Spatial reasoning records:
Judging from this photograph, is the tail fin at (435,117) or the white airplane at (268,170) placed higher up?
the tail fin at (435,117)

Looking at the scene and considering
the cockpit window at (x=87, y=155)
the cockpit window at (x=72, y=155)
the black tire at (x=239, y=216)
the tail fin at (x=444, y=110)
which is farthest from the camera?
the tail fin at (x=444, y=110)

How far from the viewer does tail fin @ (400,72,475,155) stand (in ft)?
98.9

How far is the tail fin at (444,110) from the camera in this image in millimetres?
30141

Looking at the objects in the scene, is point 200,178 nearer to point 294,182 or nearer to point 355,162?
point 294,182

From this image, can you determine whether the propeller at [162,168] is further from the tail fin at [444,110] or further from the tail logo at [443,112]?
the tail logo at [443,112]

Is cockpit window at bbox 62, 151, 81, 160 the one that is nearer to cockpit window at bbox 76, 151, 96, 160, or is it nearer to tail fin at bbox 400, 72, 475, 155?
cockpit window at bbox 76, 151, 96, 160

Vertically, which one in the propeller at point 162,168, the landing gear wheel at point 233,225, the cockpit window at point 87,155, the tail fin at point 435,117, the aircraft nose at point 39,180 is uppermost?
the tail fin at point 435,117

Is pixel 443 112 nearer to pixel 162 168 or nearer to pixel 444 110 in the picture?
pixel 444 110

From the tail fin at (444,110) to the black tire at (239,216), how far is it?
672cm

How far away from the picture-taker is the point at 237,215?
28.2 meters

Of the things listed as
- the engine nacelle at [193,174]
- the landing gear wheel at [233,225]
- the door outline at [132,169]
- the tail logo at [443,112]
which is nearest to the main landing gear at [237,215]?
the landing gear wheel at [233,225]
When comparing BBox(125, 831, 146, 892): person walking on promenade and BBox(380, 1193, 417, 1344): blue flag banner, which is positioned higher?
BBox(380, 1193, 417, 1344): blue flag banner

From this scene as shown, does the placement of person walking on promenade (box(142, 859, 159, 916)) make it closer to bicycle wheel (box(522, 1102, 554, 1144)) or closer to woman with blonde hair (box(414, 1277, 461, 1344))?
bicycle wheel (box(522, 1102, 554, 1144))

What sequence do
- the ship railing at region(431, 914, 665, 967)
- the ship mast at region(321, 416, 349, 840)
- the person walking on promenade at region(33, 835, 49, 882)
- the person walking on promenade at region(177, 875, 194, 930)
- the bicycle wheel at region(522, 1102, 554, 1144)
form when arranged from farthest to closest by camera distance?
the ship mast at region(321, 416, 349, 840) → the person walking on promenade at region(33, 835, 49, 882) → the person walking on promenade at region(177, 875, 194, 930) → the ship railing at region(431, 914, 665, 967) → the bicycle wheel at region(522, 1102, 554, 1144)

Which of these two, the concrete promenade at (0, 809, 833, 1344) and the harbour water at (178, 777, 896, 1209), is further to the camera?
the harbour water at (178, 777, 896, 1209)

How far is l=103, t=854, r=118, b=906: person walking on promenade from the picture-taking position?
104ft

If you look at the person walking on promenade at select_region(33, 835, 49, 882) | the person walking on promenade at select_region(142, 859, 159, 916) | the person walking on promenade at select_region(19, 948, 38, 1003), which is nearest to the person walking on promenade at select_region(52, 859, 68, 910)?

Required task: Without changing a word, restate the whole listing.

Answer to this exercise:
Judging from this photograph, is the tail fin at (435,117) or the white airplane at (268,170) placed higher up?
the tail fin at (435,117)

Looking at the scene and considering
the cockpit window at (x=87, y=155)
the cockpit window at (x=72, y=155)
the black tire at (x=239, y=216)
the tail fin at (x=444, y=110)
which is farthest from the camera?
the tail fin at (x=444, y=110)

How far from the viewer does tail fin @ (400,72,475,155) stand (in ft)?
98.9

How far is the tail fin at (444,110) from the camera in this image in millimetres?
30141

Looking at the objects in the scene, is point 200,178 nearer to point 294,182 or nearer to point 355,162?
point 294,182

From this image, can you determine whether the propeller at [162,168] is further from the tail fin at [444,110] or further from the tail logo at [443,112]?
the tail logo at [443,112]

Is cockpit window at bbox 62, 151, 81, 160 the one that is nearer to cockpit window at bbox 76, 151, 96, 160, or is it nearer to tail fin at bbox 400, 72, 475, 155?
cockpit window at bbox 76, 151, 96, 160

Vertically, which one in the propeller at point 162,168, the landing gear wheel at point 233,225, the cockpit window at point 87,155, the tail fin at point 435,117, the aircraft nose at point 39,180 is uppermost?
the tail fin at point 435,117

Is pixel 443 112 nearer to pixel 162 168 or nearer to pixel 444 110 in the picture?
pixel 444 110

From the tail fin at (444,110) to the black tire at (239,216), how far is it?
672cm

How far away from the picture-taker is the point at 237,215?
28.2 meters

Of the things listed as
- the engine nacelle at [193,174]
- the landing gear wheel at [233,225]
- the door outline at [132,169]
- the tail logo at [443,112]
which is nearest to the main landing gear at [237,215]?
the landing gear wheel at [233,225]
When comparing BBox(125, 831, 146, 892): person walking on promenade and BBox(380, 1193, 417, 1344): blue flag banner, which is positioned higher?
BBox(380, 1193, 417, 1344): blue flag banner

From this scene as shown, does the placement of person walking on promenade (box(142, 859, 159, 916)) make it closer to bicycle wheel (box(522, 1102, 554, 1144)) or closer to woman with blonde hair (box(414, 1277, 461, 1344))?
bicycle wheel (box(522, 1102, 554, 1144))

What sequence do
- the ship railing at region(431, 914, 665, 967)
- the ship mast at region(321, 416, 349, 840)
- the person walking on promenade at region(33, 835, 49, 882)
- the person walking on promenade at region(177, 875, 194, 930)
- the bicycle wheel at region(522, 1102, 554, 1144)
form when arranged from farthest to closest by camera distance?
the ship mast at region(321, 416, 349, 840) → the person walking on promenade at region(33, 835, 49, 882) → the person walking on promenade at region(177, 875, 194, 930) → the ship railing at region(431, 914, 665, 967) → the bicycle wheel at region(522, 1102, 554, 1144)

Which of these two, the concrete promenade at (0, 809, 833, 1344) and the harbour water at (178, 777, 896, 1209), is further to the camera?
the harbour water at (178, 777, 896, 1209)

How far is l=103, t=854, r=118, b=906: person walking on promenade from the picture-taking position?
104ft

If you look at the person walking on promenade at select_region(33, 835, 49, 882) | the person walking on promenade at select_region(142, 859, 159, 916) | the person walking on promenade at select_region(19, 948, 38, 1003), which is nearest to the person walking on promenade at select_region(52, 859, 68, 910)?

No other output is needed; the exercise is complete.